Taking Cognizance Mir Mohammad Ali Talpur

Surely Balochistan is not going to become independent due to Congressional committee meetings. The only positive outcome of this meeting for the Baloch is that it has highlighted their plight and this may encourage other western countries to pay more attention to the human rights abuses in Balochistan

Sadiq Umrani, President PPP Balochistan, while condemning the cowardly murder of Brahamdagh Bugti’s sister and niece in Karachi by the intelligence agencies on the Balochistan Assembly floor made a shocking disclosure that he and two other ministers, Yunus Mullazai and Zafar Zehri, in November 2011 saw Frontier Corps (FC) personnel holding two blindfolded and handcuffed men at the roadside on a highway near Mangochar. He said that the FC men gunned them down and their bodies were found from the area the next day. Equally shocking is Umrani’s four month silence on the incident.

This shocking disclosure like all other known atrocities against the Baloch has fallen on deaf ears and gone unnoticed. Atrocities against the Baloch have come to be accepted as a normal state of affairs by all and even the inhumanly gruesome murder of Brahamdagh’s sister and niece has evoked minimal response from civil society or the media.
^^^^^^^^^^^^^^^^
Given instruction 1 =>
Please rewrite everything in the Balochistan column from "This shocking disclosure" down to "or the media.", changing "the media" to "the press".
Given instruction 2 =>
In one to three sentences, say why the Balochistan column sees the Congressional committee meeting as positive for the Baloch.
Given instruction 3 =>
List every person named in the body of the Balochistan column, below its title line.
^^^^^^^^^^^^^^^^
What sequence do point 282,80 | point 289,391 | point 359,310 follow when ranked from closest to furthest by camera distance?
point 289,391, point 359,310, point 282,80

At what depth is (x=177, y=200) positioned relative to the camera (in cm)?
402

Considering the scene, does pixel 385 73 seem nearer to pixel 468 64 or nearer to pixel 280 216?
^^^^^^^^^^^^^^^^
Complete answer 1 =>
This shocking disclosure like all other known atrocities against the Baloch has fallen on deaf ears and gone unnoticed. Atrocities against the Baloch have come to be accepted as a normal state of affairs by all and even the inhumanly gruesome murder of Brahamdagh’s sister and niece has evoked minimal response from civil society or the press.

Complete answer 2 =>
The meeting highlighted the plight of the Baloch. This may encourage other western countries to pay more attention to the human rights abuses in Balochistan.

Complete answer 3 =>
Sadiq Umrani
Brahamdagh Bugti
Yunus Mullazai
Zafar Zehri